Reflection and quotation

Jecel Assumpcao Jr
Wed, 23 Aug 2000 17:34:42 -0300

I have not really followed all this discussion, but like Faré I will
make a comment on the original question.

Here is an example of why I got lost in the discussion:

On Wed, 23 Aug 2000,  Kyle Lahnakoski wrote:
> You want to edit 4?  What would you like to do to it?  This weaving of
> behavior and objects is a side effect of not having a normalized
> representation of that specific domain.  If 4 has attributes, like
> behavior, then somebody did bad design work.

In object oriented programming the number 4 typically has behavior (you
can ask it for its successor and get 5 as an answer, for example). You
might not like it, but I don't see how you can declare it as "bad

Back to Lisp: my impression from doing a few implementations of the
language is a little different from Faré's QUOTE, EVAL, KWOTE,
QUASIQUOTE, UNQUOTE theory. I simply tagged a defined lambda associated
with some symbol as either an EXPR or a FEXPR. EVAL checked this and
called itself recursively for the arguments in the first case but
passed on the arguments unchanged for the second. This would allow use
to have quote a normal FEXPR instead of a special form:

(defun QUOTE fexpr (lambda (x) x))

or something like that. Of course, you need some help from the parser
to have the ' style of quotes, but if EVAL knows about FEXPRs it
doesn't have to know about QUOTE.

Here is an interesting (but badly formatted) Lisp history (which has
QUOTE as a special form in all examples):

In any case, Alan Kay didn't like any of the solutions adopted in Lisp
and tried to come up with a language that would solve the quoting
problem in a more elegant way.
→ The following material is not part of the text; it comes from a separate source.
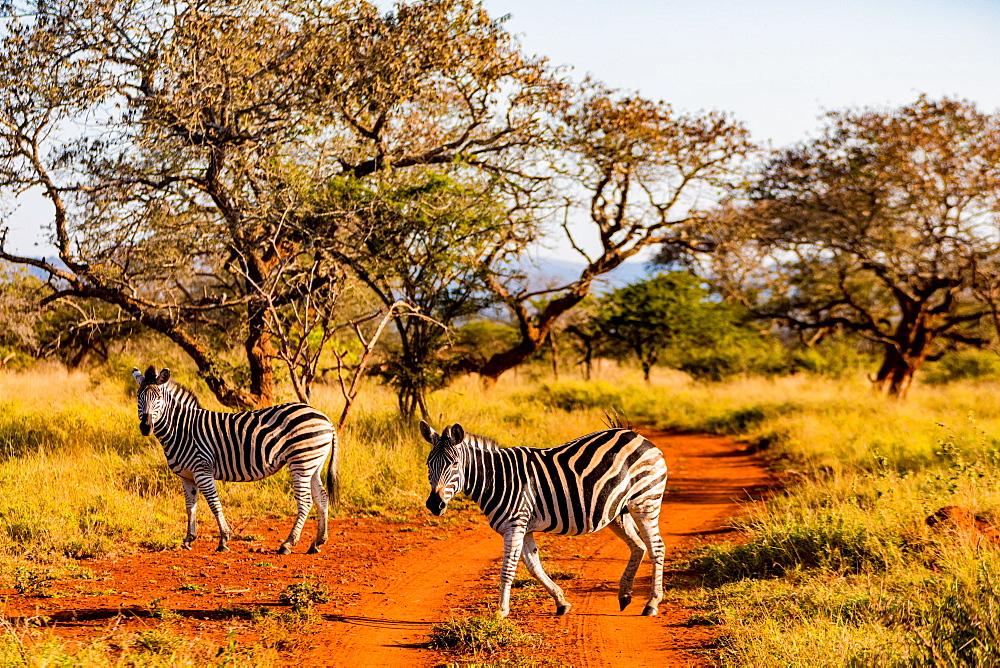 Zebras (Equus zebra), Zululand, South Africa, Africa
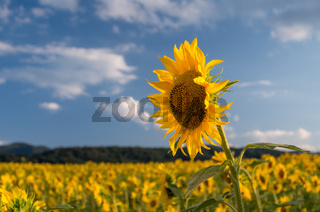 Field of sunflowers. Sunflowers flowers. Landscape from a sunflower farm. A field of sunflowers.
That was Smalltalk-72. In that language,
each class had a single piece of code which would parse the "message
stream" as it executed. That allowed each class to define a totally
different syntax, which was very fun but ended up causing a lot of
communications problems between programmers. Among the special
functions that could be used by a class code were:

  eyeball: checks that the next symbol in the message stream is a given
               one. Returns true and consumes the symbol if yes, returns
               false otherwise.

  colon: evaluates the next expression in the stream and returns it.

  open-colon: returns the unevaluated next expression. You can call
                        EVAL on it later.

I guess he felt that having the colon/open-colon choice for each
argument was more interesting than a hidden EXPR/FEXPR attribute. On
ther other hand, Smalltalk-72 also had a ' quotation mechanism that was
hardwired into EVAL.

The problem with all these choices is that looking at the sender side
of the message stream you can't tell if an expression will be passed
evaluated or not. Dan Ingalls introduced a fixed syntax system in
Smalltall-76 and in Smalltalk-78 cleaned up the quoting problem for
expressions by introducing the square bracket notation for block
objects. Now it was the sender who decided whether an expression should
be evaluated before or after being bound to an argument:

          xxx ka: (2+2)   "evaluate"

          xxx kb: [2+2]   "do not evaluate"

which would be something like (ka xxx (+ 2 2)) and (kb xxx '(+ 2 2)) in
Lisp. In fact, Logo uses parenthesis for evaluated lists and square
brackets for quoted ones too. Note that numbers and a few other types
of objects are self quoting, but that is easily handled by patching
EVAL and I won't mention it further.

In Self it is defined that anytime you reference a method object, it is
evaluated and the result is returned instead of the object. This means
that no expression can ever return a method object directly. Mirror
objects help solve this problem since anything you might be interested
in doing to a method object you can ask its mirror to do it for you. An
alternative design would be to have different slot types, so that
a method object in one type would auto evaluate while the same object
stored in another slot type would not (allowing you to refer to it
directly). Self's designers didn't like this idea very much.

While mirrors are doing double duty in Self (reflection and quotation),
I am not sure there is any relation between the two concepts.